In the past few years, local choreographers from outside the company have also been invited.
The eight pieces in this year’s collection, presented last weekend, were neatly divided into four pieces for each half of the program.
Let’s start off with the ballets created by company members.
The evening opened with Re… by company dancer Hui Ka-chun.
It takes place in a sitting room. The dancers are seen playing with chairs, as well as a game involving a water flask.
Tension builds gradually, before all the dancers make peace and embrace each other at the end.

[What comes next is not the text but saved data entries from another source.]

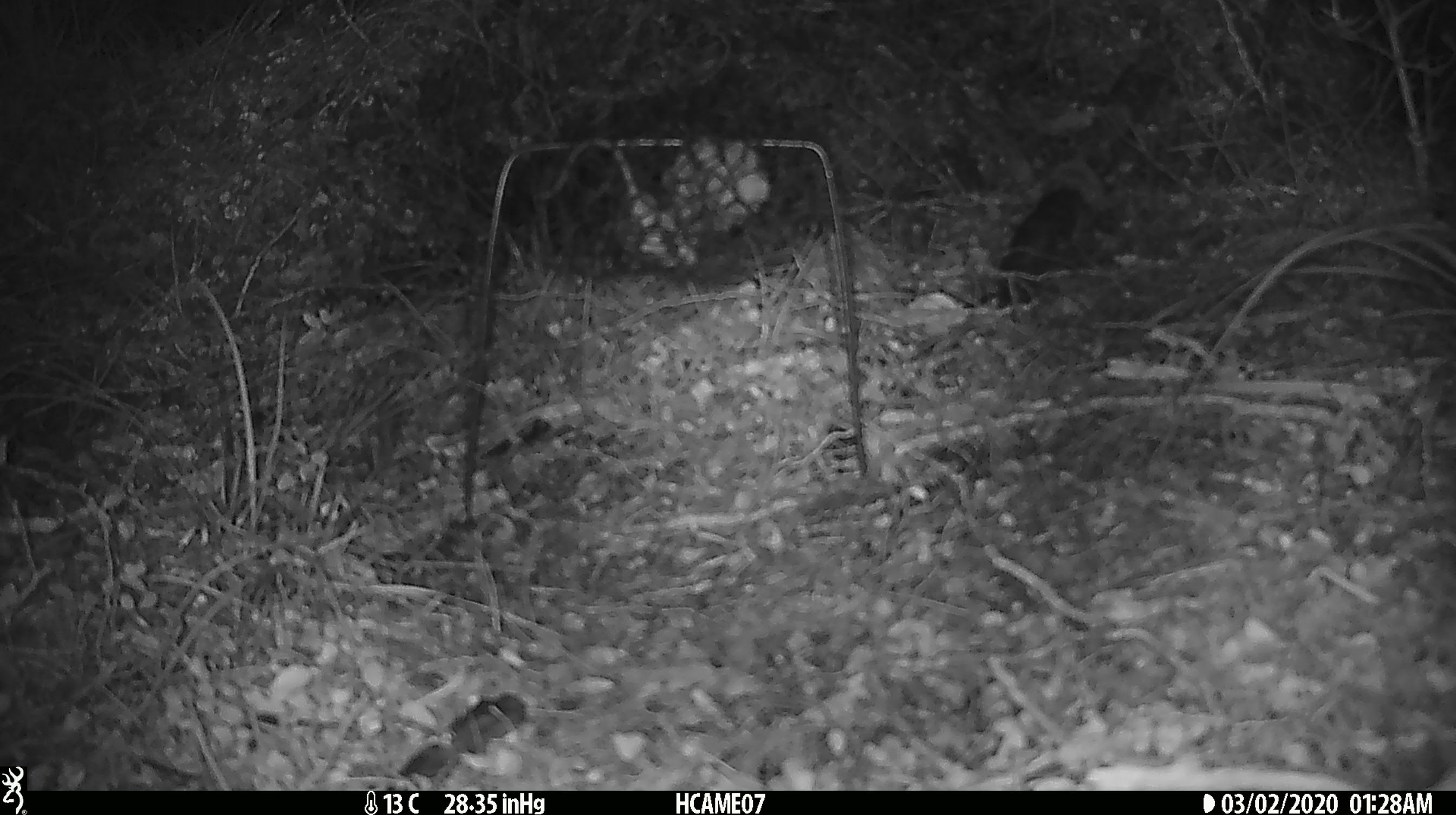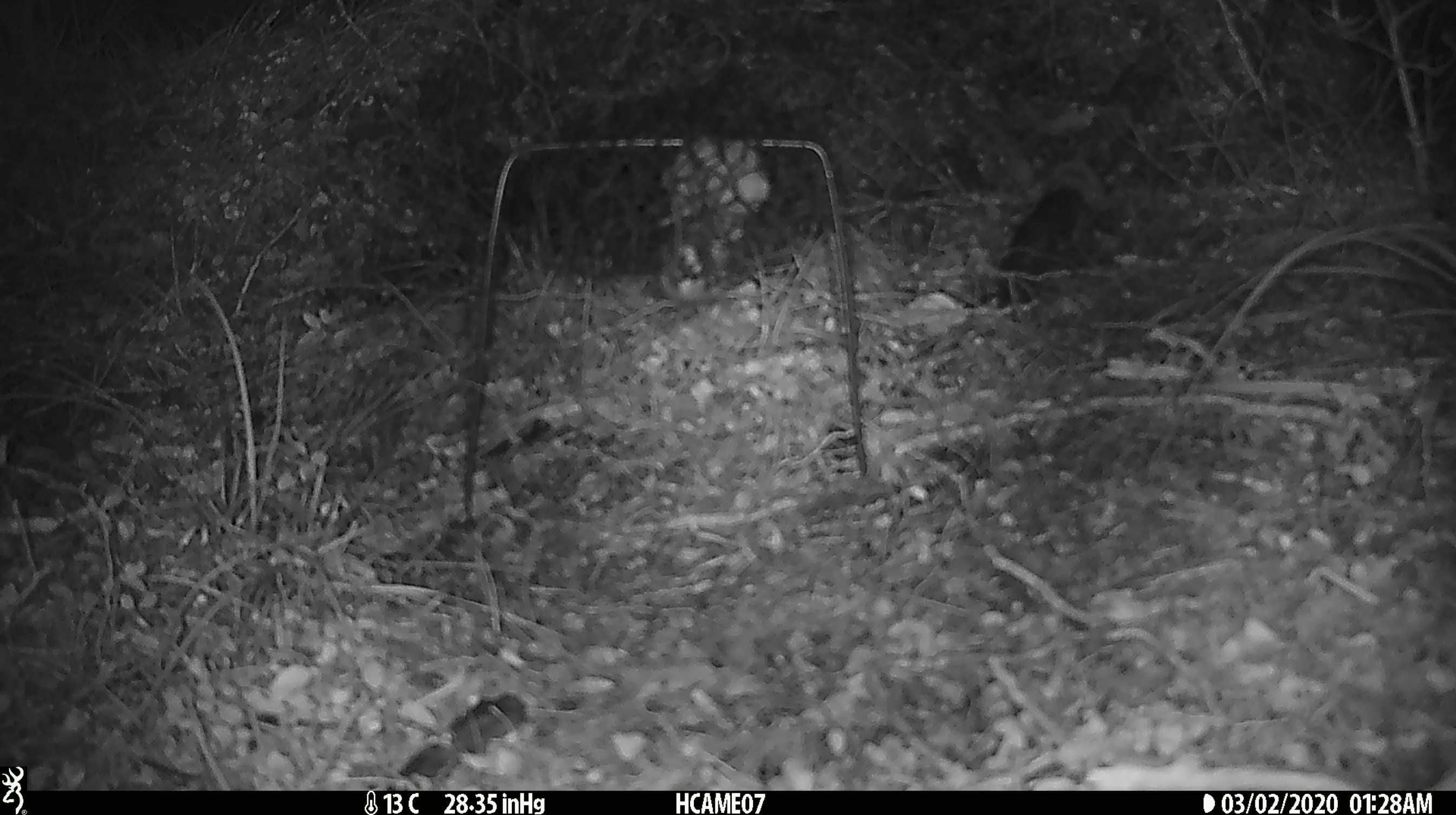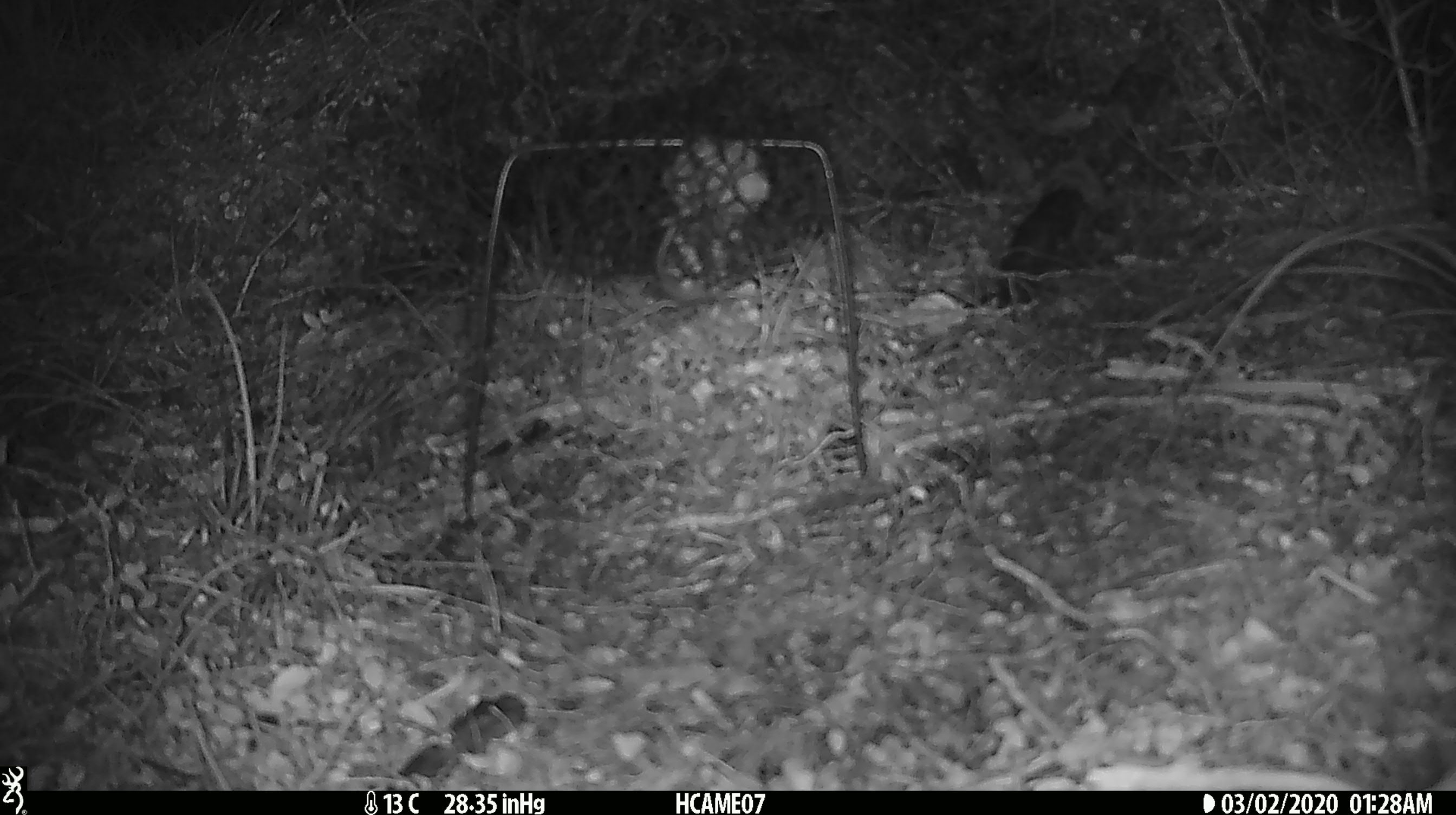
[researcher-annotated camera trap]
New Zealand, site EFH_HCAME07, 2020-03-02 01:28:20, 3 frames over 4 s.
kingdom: Animalia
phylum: Chordata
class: Mammalia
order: Rodentia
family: Muridae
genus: Mus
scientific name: Mus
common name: mouse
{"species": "mouse (Mus)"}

This piece lacks focus, and the various strands just do not cohere into a central theme.
More interesting is the next piece Shogun, choreographed by Ryo Kato, a soloist of the company. It explores the rituals of a shogunate.

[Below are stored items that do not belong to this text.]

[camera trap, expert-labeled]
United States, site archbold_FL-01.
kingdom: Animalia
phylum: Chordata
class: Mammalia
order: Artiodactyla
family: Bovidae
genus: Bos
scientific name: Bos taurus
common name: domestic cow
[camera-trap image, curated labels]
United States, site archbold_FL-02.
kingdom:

Li Jiabo looks striking as the chief shogun in red. His duet with Yuh Egami is pretty exciting.
A good contrast is provided by a female combative duet. As expected, the piece ends with a beheading.
Passion Flower by Jonathan Spigner features three men and a woman, with the men indulging in drinking. I find this piece trivial.
Fortunately, Follow Your Heart by Li Lin makes a bigger impact.
Xia Jun stands out in a sinuous solo which is pretty feminine. Liu Yuyao impresses as his muse.
Leung Chun-long’s work which plays on words “she” and “they” seems to show a woman suffering from schizophrenia.
Two female dancers represent the dancer’s multiple personalities. It is all pretty conventional and predictable.
The final work created by company dancers is Night Thoughts, jointly choreographed by Li Jiabo and Hong Kong Dance Company dancer He Chaoya.
Xia Jun is once more impressive in this piece set in moonlight.
The central duet for Ye Feifei and Ryo Kato has some big lifts, and is quite tender.
The dancing for the ensemble is energetic. However, the piece drags slightly.
Justyne Li, a local independent choreographer and former member of Hong Kong Ballet, creates a male solo for Hui Ka-chun, which is full of contorted steps.
This piece, Dance Internship I, which shows Hui being electrocuted, is enhanced by some effective lighting.
I have saved the best piece for last, which is by Chen Jun, a principal of Hong Kong Dance Company.
Dan·Sheng explores the hua-dan (young female) and wu-sheng (male martial artist) roles in Chinese opera.
Jin Yao is most expressive as the opera diva.
This allusive piece explores the contrast of the sexes and successfully conveys the mystique of Chinese opera.